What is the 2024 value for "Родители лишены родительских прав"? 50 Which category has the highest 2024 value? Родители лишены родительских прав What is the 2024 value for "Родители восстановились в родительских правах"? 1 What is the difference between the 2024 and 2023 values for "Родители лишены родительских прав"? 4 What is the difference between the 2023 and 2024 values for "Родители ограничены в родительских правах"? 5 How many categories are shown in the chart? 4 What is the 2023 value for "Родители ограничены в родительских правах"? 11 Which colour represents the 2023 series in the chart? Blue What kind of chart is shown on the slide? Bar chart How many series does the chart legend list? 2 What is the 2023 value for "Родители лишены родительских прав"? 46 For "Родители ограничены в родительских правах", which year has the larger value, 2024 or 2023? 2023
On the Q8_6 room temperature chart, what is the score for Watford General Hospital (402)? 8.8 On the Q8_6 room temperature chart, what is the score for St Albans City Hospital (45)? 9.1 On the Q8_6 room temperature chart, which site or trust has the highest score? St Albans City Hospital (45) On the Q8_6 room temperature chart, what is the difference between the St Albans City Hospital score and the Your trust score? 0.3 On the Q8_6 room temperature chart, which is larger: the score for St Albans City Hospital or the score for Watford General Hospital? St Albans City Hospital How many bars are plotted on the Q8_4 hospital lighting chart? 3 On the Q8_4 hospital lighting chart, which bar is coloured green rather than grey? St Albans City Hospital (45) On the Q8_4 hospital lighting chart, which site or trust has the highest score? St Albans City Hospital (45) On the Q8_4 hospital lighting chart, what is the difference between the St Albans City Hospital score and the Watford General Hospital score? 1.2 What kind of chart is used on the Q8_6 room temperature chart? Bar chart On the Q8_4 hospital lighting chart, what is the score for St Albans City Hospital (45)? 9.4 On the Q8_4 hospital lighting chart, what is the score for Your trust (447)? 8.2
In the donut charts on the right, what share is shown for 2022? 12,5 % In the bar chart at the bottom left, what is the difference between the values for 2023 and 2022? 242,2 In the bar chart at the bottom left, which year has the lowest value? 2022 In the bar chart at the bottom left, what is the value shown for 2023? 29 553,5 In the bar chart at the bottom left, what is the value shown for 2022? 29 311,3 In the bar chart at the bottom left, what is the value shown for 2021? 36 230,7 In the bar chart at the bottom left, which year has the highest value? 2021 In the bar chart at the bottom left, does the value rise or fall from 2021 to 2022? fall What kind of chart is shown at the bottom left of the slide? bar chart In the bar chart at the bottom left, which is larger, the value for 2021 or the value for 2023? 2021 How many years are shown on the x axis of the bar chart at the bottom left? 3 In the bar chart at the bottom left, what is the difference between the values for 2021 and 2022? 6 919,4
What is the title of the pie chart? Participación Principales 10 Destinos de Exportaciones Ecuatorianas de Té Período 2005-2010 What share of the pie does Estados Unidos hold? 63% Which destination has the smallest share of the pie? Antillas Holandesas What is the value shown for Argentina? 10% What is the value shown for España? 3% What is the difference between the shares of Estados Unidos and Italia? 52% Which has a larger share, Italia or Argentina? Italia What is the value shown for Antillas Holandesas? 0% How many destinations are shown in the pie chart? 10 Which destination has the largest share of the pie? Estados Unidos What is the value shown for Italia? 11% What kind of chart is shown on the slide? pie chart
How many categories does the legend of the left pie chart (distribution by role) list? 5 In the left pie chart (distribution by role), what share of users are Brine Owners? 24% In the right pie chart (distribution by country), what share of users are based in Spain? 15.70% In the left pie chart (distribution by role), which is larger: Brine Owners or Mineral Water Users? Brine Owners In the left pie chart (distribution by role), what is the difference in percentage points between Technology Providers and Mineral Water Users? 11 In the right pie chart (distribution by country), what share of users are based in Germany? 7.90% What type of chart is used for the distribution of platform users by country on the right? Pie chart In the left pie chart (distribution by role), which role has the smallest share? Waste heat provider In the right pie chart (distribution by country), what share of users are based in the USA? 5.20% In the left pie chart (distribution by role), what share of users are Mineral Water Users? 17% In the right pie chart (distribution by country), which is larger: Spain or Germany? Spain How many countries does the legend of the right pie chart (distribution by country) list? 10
========
> [Exercise]: Change "bottom left" to "lower left" wherever it occurs in the lines above, and keep every other word the same.

> [Solved exercise]:
What is the 2024 value for "Родители лишены родительских прав"? 50 Which category has the highest 2024 value? Родители лишены родительских прав What is the 2024 value for "Родители восстановились в родительских правах"? 1 What is the difference between the 2024 and 2023 values for "Родители лишены родительских прав"? 4 What is the difference between the 2023 and 2024 values for "Родители ограничены в родительских правах"? 5 How many categories are shown in the chart? 4 What is the 2023 value for "Родители ограничены в родительских правах"? 11 Which colour represents the 2023 series in the chart? Blue What kind of chart is shown on the slide? Bar chart How many series does the chart legend list? 2 What is the 2023 value for "Родители лишены родительских прав"? 46 For "Родители ограничены в родительских правах", which year has the larger value, 2024 or 2023? 2023
On the Q8_6 room temperature chart, what is the score for Watford General Hospital (402)? 8.8 On the Q8_6 room temperature chart, what is the score for St Albans City Hospital (45)? 9.1 On the Q8_6 room temperature chart, which site or trust has the highest score? St Albans City Hospital (45) On the Q8_6 room temperature chart, what is the difference between the St Albans City Hospital score and the Your trust score? 0.3 On the Q8_6 room temperature chart, which is larger: the score for St Albans City Hospital or the score for Watford General Hospital? St Albans City Hospital How many bars are plotted on the Q8_4 hospital lighting chart? 3 On the Q8_4 hospital lighting chart, which bar is coloured green rather than grey? St Albans City Hospital (45) On the Q8_4 hospital lighting chart, which site or trust has the highest score? St Albans City Hospital (45) On the Q8_4 hospital lighting chart, what is the difference between the St Albans City Hospital score and the Watford General Hospital score? 1.2 What kind of chart is used on the Q8_6 room temperature chart? Bar chart On the Q8_4 hospital lighting chart, what is the score for St Albans City Hospital (45)? 9.4 On the Q8_4 hospital lighting chart, what is the score for Your trust (447)? 8.2
In the donut charts on the right, what share is shown for 2022? 12,5 % In the bar chart at the lower left, what is the difference between the values for 2023 and 2022? 242,2 In the bar chart at the lower left, which year has the lowest value? 2022 In the bar chart at the lower left, what is the value shown for 2023? 29 553,5 In the bar chart at the lower left, what is the value shown for 2022? 29 311,3 In the bar chart at the lower left, what is the value shown for 2021? 36 230,7 In the bar chart at the lower left, which year has the highest value? 2021 In the bar chart at the lower left, does the value rise or fall from 2021 to 2022? fall What kind of chart is shown at the lower left of the slide? bar chart In the bar chart at the lower left, which is larger, the value for 2021 or the value for 2023? 2021 How many years are shown on the x axis of the bar chart at the lower left? 3 In the bar chart at the lower left, what is the difference between the values for 2021 and 2022? 6 919,4
What is the title of the pie chart? Participación Principales 10 Destinos de Exportaciones Ecuatorianas de Té Período 2005-2010 What share of the pie does Estados Unidos hold? 63% Which destination has the smallest share of the pie? Antillas Holandesas What is the value shown for Argentina? 10% What is the value shown for España? 3% What is the difference between the shares of Estados Unidos and Italia? 52% Which has a larger share, Italia or Argentina? Italia What is the value shown for Antillas Holandesas? 0% How many destinations are shown in the pie chart? 10 Which destination has the largest share of the pie? Estados Unidos What is the value shown for Italia? 11% What kind of chart is shown on the slide? pie chart
How many categories does the legend of the left pie chart (distribution by role) list? 5 In the left pie chart (distribution by role), what share of users are Brine Owners? 24% In the right pie chart (distribution by country), what share of users are based in Spain? 15.70% In the left pie chart (distribution by role), which is larger: Brine Owners or Mineral Water Users? Brine Owners In the left pie chart (distribution by role), what is the difference in percentage points between Technology Providers and Mineral Water Users? 11 In the right pie chart (distribution by country), what share of users are based in Germany? 7.90% What type of chart is used for the distribution of platform users by country on the right? Pie chart In the left pie chart (distribution by role), which role has the smallest share? Waste heat provider In the right pie chart (distribution by country), what share of users are based in the USA? 5.20% In the left pie chart (distribution by role), what share of users are Mineral Water Users? 17% In the right pie chart (distribution by country), which is larger: Spain or Germany? Spain How many countries does the legend of the right pie chart (distribution by country) list? 10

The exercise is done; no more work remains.